> **What you are asked to do**: Return, unchanged, every line from the one containing "Specifically, is the" through the end of the records, including both of those lines.

> **Entries provided**:
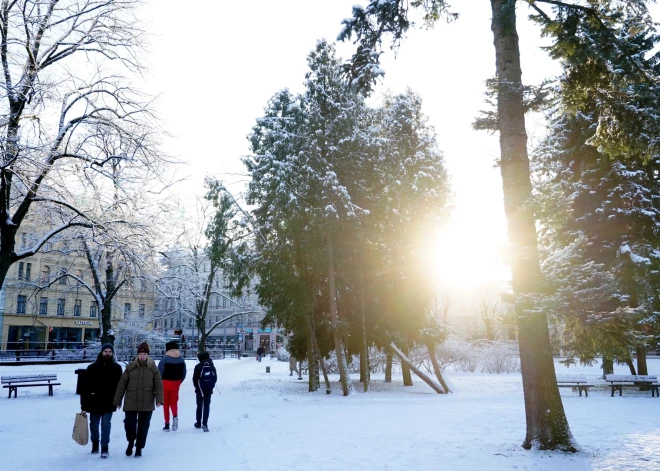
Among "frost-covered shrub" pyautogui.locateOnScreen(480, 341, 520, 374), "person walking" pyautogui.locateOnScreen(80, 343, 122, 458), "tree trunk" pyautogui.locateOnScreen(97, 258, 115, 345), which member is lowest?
"frost-covered shrub" pyautogui.locateOnScreen(480, 341, 520, 374)

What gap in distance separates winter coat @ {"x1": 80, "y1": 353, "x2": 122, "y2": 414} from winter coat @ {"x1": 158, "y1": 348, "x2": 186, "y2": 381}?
2366 mm

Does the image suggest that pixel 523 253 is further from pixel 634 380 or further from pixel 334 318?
pixel 634 380

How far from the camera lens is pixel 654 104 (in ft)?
29.0

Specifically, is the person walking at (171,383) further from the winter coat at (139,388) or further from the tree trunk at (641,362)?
the tree trunk at (641,362)

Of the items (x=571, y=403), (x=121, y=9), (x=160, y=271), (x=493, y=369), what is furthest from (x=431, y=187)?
(x=493, y=369)

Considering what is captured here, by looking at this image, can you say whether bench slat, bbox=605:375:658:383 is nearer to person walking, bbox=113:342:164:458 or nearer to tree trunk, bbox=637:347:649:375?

> **Output of the exercise**:
Specifically, is the person walking at (171,383) further from the winter coat at (139,388) or further from the tree trunk at (641,362)?
the tree trunk at (641,362)

Of the items (x=571, y=403), (x=121, y=9), (x=160, y=271), (x=493, y=369), what is furthest from (x=431, y=187)?
(x=493, y=369)

Considering what is captured here, by looking at this image, can you say whether bench slat, bbox=605:375:658:383 is nearer to person walking, bbox=113:342:164:458 or nearer to tree trunk, bbox=637:347:649:375?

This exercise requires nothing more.